Could you retype the records from the line containing "What is the" up to and including the line containing "83 centimetres", character for character?
===== Exercise input
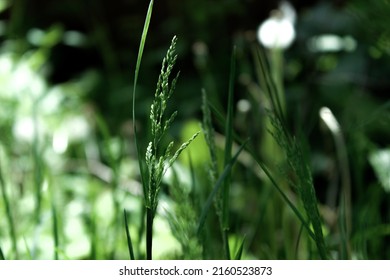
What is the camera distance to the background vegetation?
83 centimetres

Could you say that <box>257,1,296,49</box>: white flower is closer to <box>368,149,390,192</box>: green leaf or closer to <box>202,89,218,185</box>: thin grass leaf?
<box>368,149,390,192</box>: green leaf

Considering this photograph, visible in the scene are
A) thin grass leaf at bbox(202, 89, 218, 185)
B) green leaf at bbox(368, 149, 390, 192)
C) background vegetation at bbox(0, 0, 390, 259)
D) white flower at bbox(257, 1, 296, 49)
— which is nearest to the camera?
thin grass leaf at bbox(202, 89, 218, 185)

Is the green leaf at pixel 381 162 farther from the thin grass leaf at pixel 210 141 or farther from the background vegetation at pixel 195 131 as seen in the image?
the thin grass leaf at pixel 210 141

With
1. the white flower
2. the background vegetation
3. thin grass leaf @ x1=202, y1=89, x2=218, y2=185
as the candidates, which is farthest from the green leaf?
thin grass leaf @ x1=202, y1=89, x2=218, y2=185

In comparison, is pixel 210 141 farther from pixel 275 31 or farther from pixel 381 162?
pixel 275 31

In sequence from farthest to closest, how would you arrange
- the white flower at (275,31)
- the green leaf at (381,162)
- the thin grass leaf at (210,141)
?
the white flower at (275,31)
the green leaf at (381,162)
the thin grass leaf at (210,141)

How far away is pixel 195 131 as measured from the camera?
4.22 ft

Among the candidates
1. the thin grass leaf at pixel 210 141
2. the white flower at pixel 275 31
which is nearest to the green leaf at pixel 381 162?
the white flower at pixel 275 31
==========
===== Exercise input
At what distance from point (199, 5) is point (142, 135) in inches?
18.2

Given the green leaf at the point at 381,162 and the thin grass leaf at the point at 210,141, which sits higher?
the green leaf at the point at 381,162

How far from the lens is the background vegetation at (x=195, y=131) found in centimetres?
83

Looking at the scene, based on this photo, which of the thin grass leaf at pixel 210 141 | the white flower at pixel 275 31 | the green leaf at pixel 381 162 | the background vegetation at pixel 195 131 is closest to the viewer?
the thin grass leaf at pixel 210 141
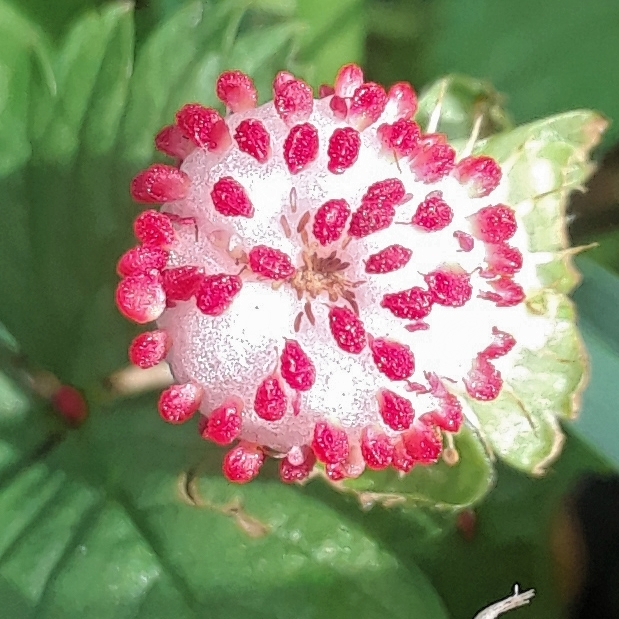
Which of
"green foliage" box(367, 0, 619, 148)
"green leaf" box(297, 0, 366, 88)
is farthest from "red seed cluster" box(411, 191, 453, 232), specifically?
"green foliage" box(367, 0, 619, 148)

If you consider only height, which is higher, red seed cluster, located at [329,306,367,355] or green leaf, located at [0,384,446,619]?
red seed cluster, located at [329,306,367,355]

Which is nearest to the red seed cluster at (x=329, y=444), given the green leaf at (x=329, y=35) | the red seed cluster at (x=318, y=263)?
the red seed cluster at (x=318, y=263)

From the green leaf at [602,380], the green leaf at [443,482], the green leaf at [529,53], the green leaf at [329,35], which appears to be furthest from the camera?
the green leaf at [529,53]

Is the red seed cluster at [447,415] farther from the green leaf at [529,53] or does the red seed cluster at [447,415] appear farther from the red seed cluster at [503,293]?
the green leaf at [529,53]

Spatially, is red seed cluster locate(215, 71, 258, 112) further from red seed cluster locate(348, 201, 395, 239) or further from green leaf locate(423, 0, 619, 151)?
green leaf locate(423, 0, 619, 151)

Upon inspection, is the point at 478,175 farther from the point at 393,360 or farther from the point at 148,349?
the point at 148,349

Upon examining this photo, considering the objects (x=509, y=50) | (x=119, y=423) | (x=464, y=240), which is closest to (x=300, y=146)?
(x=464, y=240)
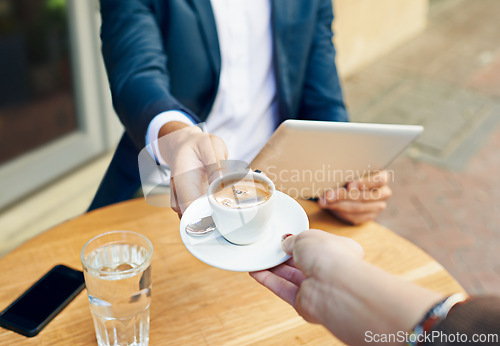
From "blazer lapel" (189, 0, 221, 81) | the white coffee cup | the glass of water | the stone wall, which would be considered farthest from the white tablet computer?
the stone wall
==========
- **Full output**
What is the camera distance to the background vegetation?
83 centimetres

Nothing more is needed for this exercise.